Task instructions — Will you write out the entries word for word, starting at the line that contains "Does the placement" and ending at the close of the entries, with both ends included?

## START Data excerpts

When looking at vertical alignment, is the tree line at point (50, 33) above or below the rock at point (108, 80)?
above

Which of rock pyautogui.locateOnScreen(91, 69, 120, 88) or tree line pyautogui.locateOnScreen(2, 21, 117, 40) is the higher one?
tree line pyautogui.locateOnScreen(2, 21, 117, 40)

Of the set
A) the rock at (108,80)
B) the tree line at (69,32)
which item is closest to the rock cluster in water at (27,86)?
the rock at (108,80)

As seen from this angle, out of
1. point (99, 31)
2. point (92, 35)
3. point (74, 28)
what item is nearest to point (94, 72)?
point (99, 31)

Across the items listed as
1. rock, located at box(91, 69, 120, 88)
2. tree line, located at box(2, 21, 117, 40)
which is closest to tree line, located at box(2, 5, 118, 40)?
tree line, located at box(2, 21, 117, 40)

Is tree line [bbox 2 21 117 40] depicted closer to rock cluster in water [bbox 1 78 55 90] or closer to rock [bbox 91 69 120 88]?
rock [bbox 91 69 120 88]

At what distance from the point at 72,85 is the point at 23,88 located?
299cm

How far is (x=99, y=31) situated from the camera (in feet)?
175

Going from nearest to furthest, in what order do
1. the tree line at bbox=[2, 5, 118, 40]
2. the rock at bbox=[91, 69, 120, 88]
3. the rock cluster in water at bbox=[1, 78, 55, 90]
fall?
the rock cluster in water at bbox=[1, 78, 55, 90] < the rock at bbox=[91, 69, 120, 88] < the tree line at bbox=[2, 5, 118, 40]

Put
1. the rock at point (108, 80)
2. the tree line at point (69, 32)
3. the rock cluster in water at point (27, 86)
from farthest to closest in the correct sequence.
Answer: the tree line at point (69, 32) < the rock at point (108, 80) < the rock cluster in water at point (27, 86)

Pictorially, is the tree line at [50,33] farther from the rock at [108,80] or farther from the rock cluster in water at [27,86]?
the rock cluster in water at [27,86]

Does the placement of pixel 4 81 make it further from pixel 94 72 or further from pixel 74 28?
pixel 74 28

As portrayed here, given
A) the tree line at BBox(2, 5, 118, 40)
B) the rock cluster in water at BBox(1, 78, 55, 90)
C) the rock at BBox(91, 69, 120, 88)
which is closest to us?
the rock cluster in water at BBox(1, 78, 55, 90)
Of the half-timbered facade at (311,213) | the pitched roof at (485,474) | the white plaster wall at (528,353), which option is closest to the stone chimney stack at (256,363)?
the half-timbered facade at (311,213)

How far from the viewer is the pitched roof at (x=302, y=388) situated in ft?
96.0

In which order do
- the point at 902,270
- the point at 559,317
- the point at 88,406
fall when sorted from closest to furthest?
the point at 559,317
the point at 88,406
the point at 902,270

## END Data excerpts

Written response —
Does the placement of pixel 4 81 make it further from pixel 94 72 or further from pixel 74 28?
pixel 74 28

As portrayed here, given
A) the tree line at BBox(2, 5, 118, 40)
B) the rock cluster in water at BBox(1, 78, 55, 90)
C) the rock at BBox(91, 69, 120, 88)
which is closest to us?
the rock cluster in water at BBox(1, 78, 55, 90)
Of the half-timbered facade at (311,213) | the pitched roof at (485,474) | the white plaster wall at (528,353), which option is closest to the stone chimney stack at (256,363)?
the half-timbered facade at (311,213)

How far from the viewer is the pitched roof at (x=302, y=388) situated in ft?
96.0

In which order do
- the point at 902,270
- the point at 559,317
- the point at 88,406
fall when sorted from closest to furthest?
the point at 559,317
the point at 88,406
the point at 902,270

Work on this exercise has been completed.